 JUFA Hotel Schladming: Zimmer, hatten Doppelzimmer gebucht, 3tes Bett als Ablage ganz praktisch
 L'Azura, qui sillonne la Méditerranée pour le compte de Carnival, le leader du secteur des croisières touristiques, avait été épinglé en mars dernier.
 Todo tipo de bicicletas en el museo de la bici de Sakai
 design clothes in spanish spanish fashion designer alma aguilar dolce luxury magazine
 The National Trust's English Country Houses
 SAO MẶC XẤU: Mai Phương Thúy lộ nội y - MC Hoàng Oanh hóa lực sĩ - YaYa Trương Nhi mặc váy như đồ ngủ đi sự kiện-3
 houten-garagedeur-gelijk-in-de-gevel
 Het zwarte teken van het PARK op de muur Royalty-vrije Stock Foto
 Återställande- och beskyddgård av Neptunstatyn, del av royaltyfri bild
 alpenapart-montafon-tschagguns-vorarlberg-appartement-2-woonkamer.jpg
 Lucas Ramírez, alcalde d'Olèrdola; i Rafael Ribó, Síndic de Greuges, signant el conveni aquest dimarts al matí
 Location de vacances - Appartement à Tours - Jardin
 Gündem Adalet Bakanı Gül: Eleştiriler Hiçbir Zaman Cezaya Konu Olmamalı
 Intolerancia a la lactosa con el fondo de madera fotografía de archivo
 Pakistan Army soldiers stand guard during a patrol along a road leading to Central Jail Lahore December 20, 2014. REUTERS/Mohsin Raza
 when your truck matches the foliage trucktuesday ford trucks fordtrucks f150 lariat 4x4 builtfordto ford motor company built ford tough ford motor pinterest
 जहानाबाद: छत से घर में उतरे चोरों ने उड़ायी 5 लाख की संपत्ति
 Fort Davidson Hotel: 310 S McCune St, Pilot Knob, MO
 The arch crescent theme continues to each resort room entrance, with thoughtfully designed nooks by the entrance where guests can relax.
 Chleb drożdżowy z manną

YOUR ASSIGNMENT:
May I have exactly the lines from the one containing "Location de vacances" through the last line of the data, both included?

COMPLETED EXERCISE:
 Location de vacances - Appartement à Tours - Jardin
 Gündem Adalet Bakanı Gül: Eleştiriler Hiçbir Zaman Cezaya Konu Olmamalı
 Intolerancia a la lactosa con el fondo de madera fotografía de archivo
 Pakistan Army soldiers stand guard during a patrol along a road leading to Central Jail Lahore December 20, 2014. REUTERS/Mohsin Raza
 when your truck matches the foliage trucktuesday ford trucks fordtrucks f150 lariat 4x4 builtfordto ford motor company built ford tough ford motor pinterest
 जहानाबाद: छत से घर में उतरे चोरों ने उड़ायी 5 लाख की संपत्ति
 Fort Davidson Hotel: 310 S McCune St, Pilot Knob, MO
 The arch crescent theme continues to each resort room entrance, with thoughtfully designed nooks by the entrance where guests can relax.
 Chleb drożdżowy z manną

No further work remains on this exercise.